摘要 脑血管病变导致阿尔茨海默病(AD)和AD相关痴呆 (ADRD)。淀粉样蛋白β(Aβ)介导的内皮损伤可导致微出血、中风、缺氧、血管内皮细胞病变 整个神经血管单位的脑血流和功能障碍，导致认知障碍。微型机 RNAs(MiRNAs)调节基因表达和蛋白质水平，承担细胞生存和 在正常和紧张的条件下工作。MiRNAs在大脑中高度丰富，并在 发展和疾病。虽然血管在AD病理中的作用得到了很好的认识，但血管在 在AD/ADRD脑内皮细胞中miRNA的表达大多尚不清楚。 我们建议评估淀粉样蛋白攻击对脑内皮细胞miRNA调节的影响。 解决一个重要的假设，即已知的AD致病因素Aβ肽触发内皮细胞 MiRNA改变，最显著的是miR-212下调，导致血脑屏障 (BBB)衰竭和神经血管功能障碍是阿尔茨海默病的特征。
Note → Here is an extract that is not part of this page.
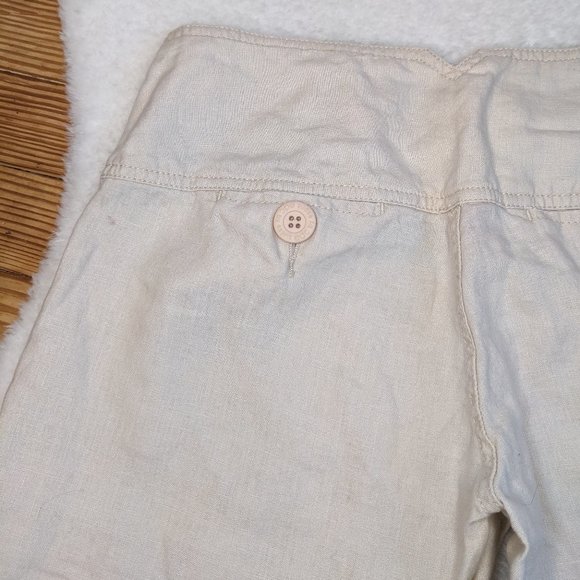 Vintage Y2K Esprit 100% Linen Sailor Style Button Front Wide Waistband Capris - Picture 12 of 13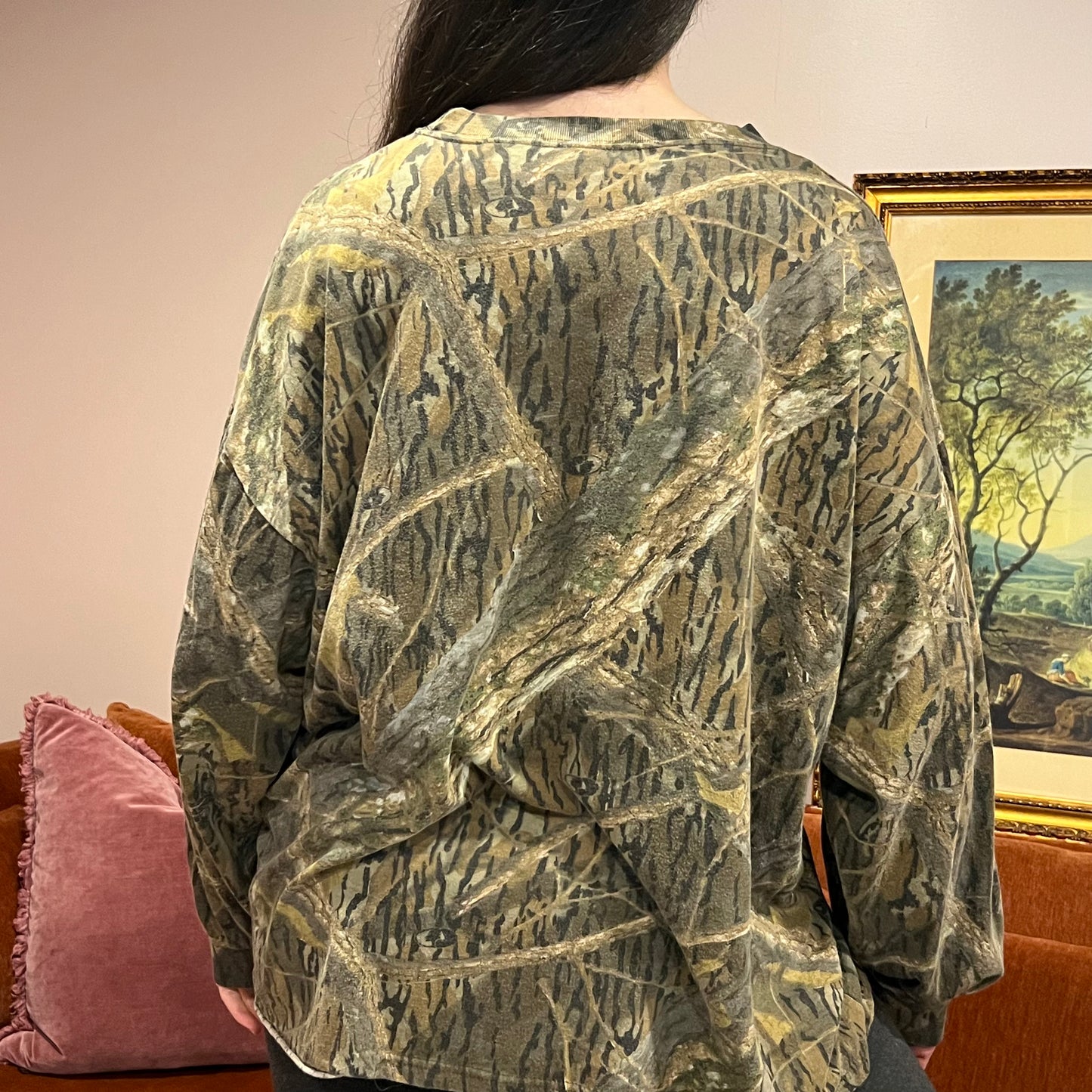 DUMP YOUR REPUBLICAN BOYFRIEND camo long sleeve t-shirt with pink text (XL)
我们的具体目标是展示 Aβ肽通过内皮促进脑血管功能障碍和血脑屏障衰竭的假说 MIR-212。 使用人原代和永生化内皮细胞，从转基因小鼠中纯化脑血管 血管Aβ和单纯AD患者的血管淀粉样变性和死后脑血管形成 脑淀粉样血管病的病例，我们的目的是检验以下假设：目的1：毒性Aβ物种 特异性降低脑血管内皮细胞miR-212的表达。目的2：MIR-212靶点调控内皮细胞 细胞应激/死亡基因和途径。目的3：MIR-212的丢失扰乱了血脑屏障功能。 该项目将受益于两个专业人员的综合专业知识和协作 CAA和AD的血管/内皮功能障碍以及AD和ADRD的miRNA研究。这项研究将使我们能够 阐明特定的血管miRNAs的作用，并通过重新建立其正确的平衡，恢复基因 脑血管系统中的表达和生物网络。拟议研究的长期目标将是 开发以miRNA为核心的治疗AD和AD的神经血管功能障碍的新策略 相关痴呆症。